Work request.
Leaving the pictures aside, restate all of the data exactly.
*** Given information ***
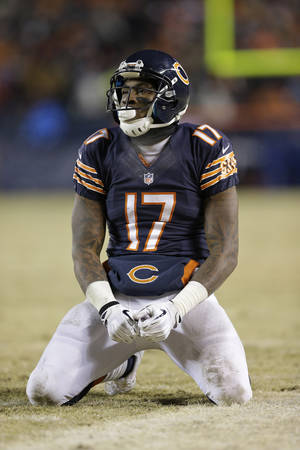 Photo - Chicago Bears wide receiver Alshon Jeffery (17) kneels after missing a reception during the second half of an NFL football game against the Green Bay Packers, Sunday, Dec. 29, 2013, in Chicago. (AP Photo/Nam Y. Huh)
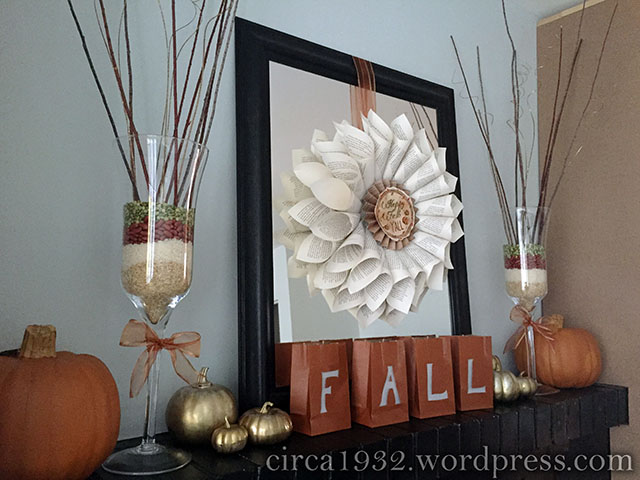 DIY fall mantle with gold pumpkins and bookcase wreath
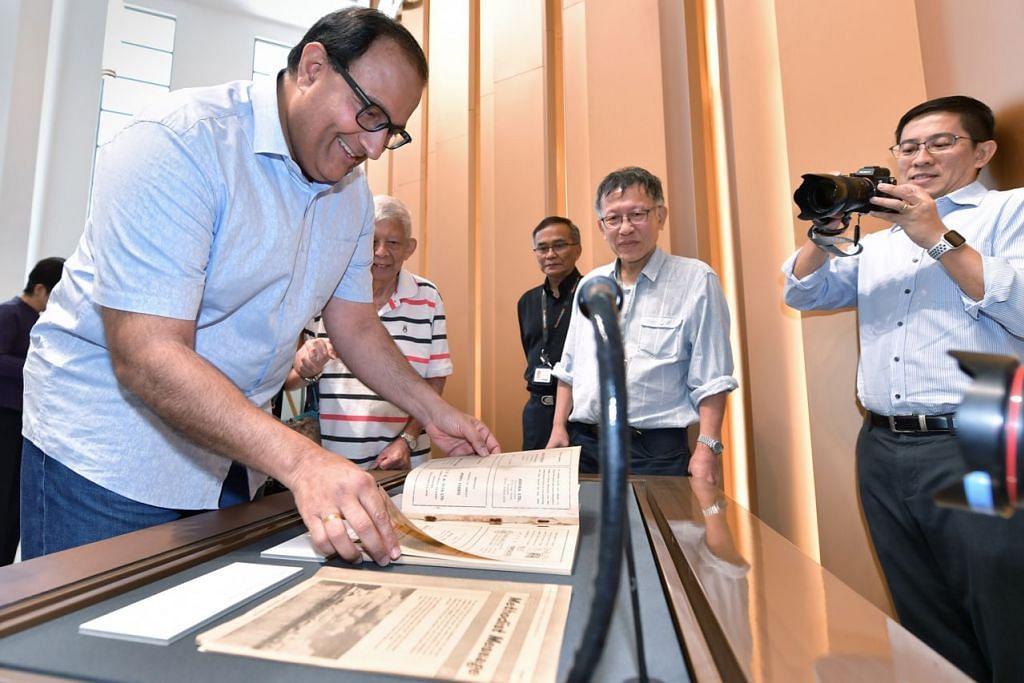 LIHAT KOLEKSI LAMA: Encik S Iswaran (kiri) membelek buku yang merupakan antara bahan bersejarah yang dipamerkan di bangunan Arkib Nasional Singapura (NAS) yang dibuka semula kepada orang ramai semalam. - Foto BH oleh NG SOR LUAN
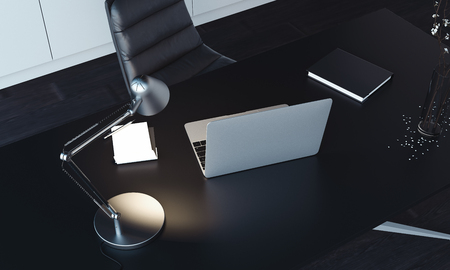 Close up of laptop, lamp and notepad on the table, 3d rendering.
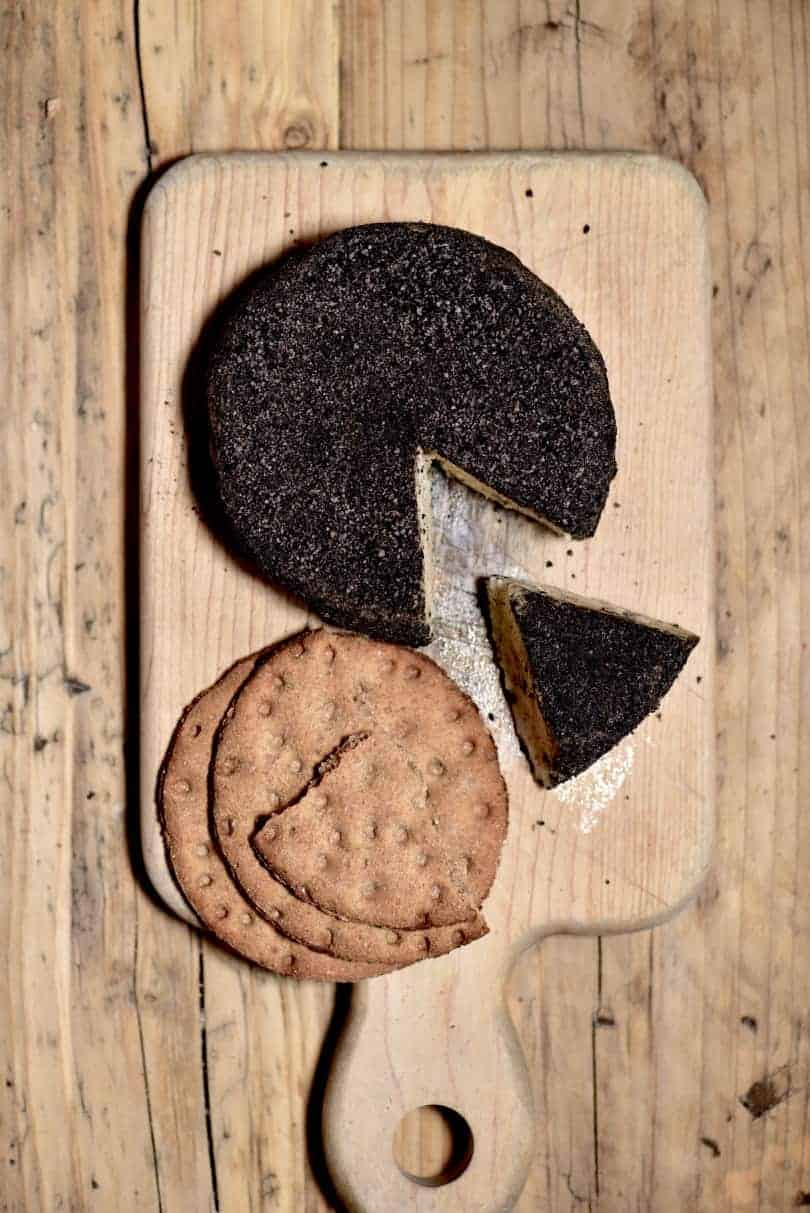 Homemade cashew cheese round with a slice cut off and a few crackers on a wooden board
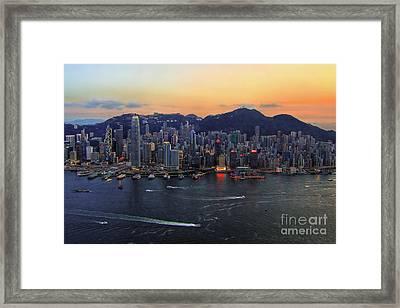 Hong Kong's Skyline During A Beautiful Sunset Framed Print by Lars Ruecker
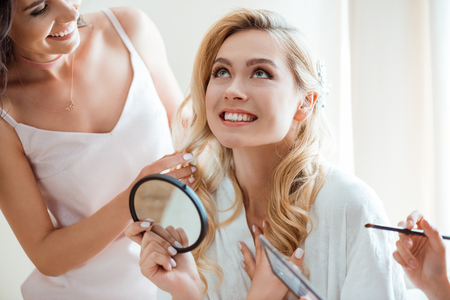 bride getting makeup before wedding Stock Photo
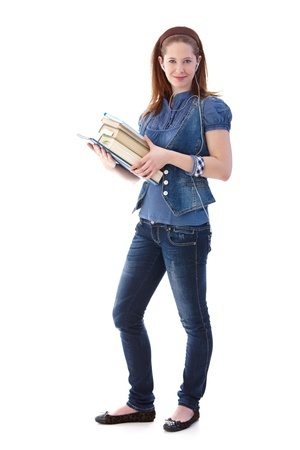 Young girl standing with books in hands, smiling, full length. photo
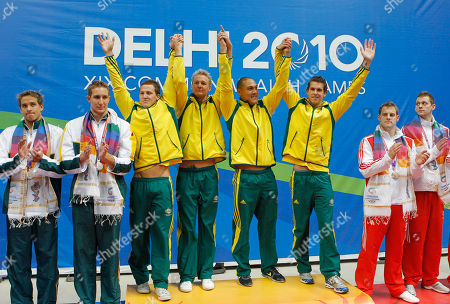 Australian gold medalist in the 4x100 medley relay Eamon Sullivan, Brenton Rickard, Geoff Huegill, and Ashley Delaney celebrate on the podium during the Commonwealth Games at the Dr. S.P. Mukherjee Aquatics Center in New Delhi, India
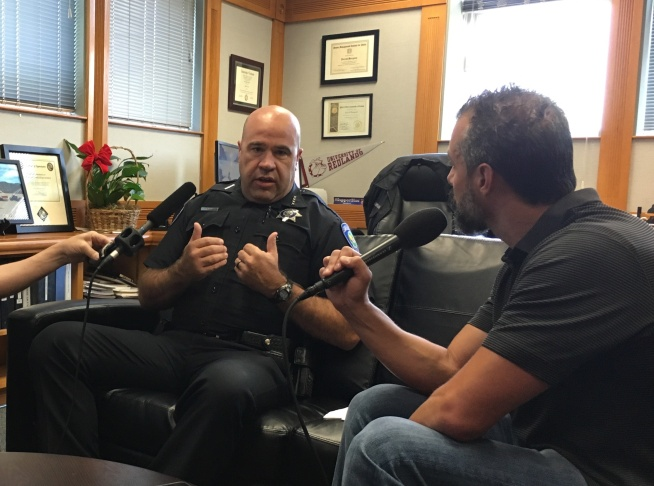 Chief Jarrod Burguan talks to A Martinez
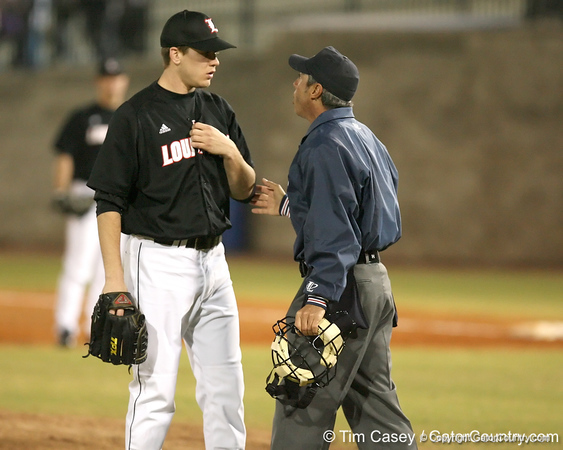 photo by Tim Casey<br /> <br /> Home plate umpire A.J. Lostaglio calls a balk on Louisville pitcher Justin Marks during the second inning of the Gators' 6-3 win on Friday, February 20, 2009 at McKethan Stadium in Gainesville, Fla.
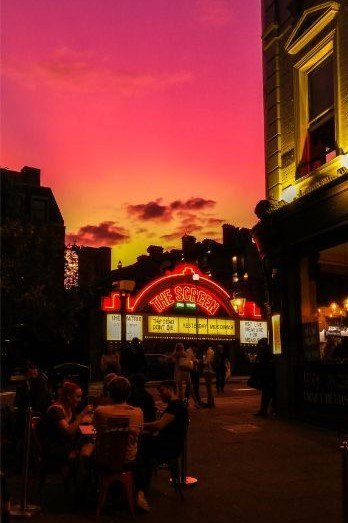 cinema at sunset with flaming red sky in Islington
*** End of Given information ***
Response to the task.
 Photo - Chicago Bears wide receiver Alshon Jeffery (17) kneels after missing a reception during the second half of an NFL football game against the Green Bay Packers, Sunday, Dec. 29, 2013, in Chicago. (AP Photo/Nam Y. Huh)
 DIY fall mantle with gold pumpkins and bookcase wreath
 LIHAT KOLEKSI LAMA: Encik S Iswaran (kiri) membelek buku yang merupakan antara bahan bersejarah yang dipamerkan di bangunan Arkib Nasional Singapura (NAS) yang dibuka semula kepada orang ramai semalam. - Foto BH oleh NG SOR LUAN
 Close up of laptop, lamp and notepad on the table, 3d rendering.
 Homemade cashew cheese round with a slice cut off and a few crackers on a wooden board
 Hong Kong's Skyline During A Beautiful Sunset Framed Print by Lars Ruecker
 bride getting makeup before wedding Stock Photo
 Young girl standing with books in hands, smiling, full length. photo
 Australian gold medalist in the 4x100 medley relay Eamon Sullivan, Brenton Rickard, Geoff Huegill, and Ashley Delaney celebrate on the podium during the Commonwealth Games at the Dr. S.P. Mukherjee Aquatics Center in New Delhi, India
 Chief Jarrod Burguan talks to A Martinez
 photo by Tim Casey<br /> <br /> Home plate umpire A.J. Lostaglio calls a balk on Louisville pitcher Justin Marks during the second inning of the Gators' 6-3 win on Friday, February 20, 2009 at McKethan Stadium in Gainesville, Fla.
 cinema at sunset with flaming red sky in Islington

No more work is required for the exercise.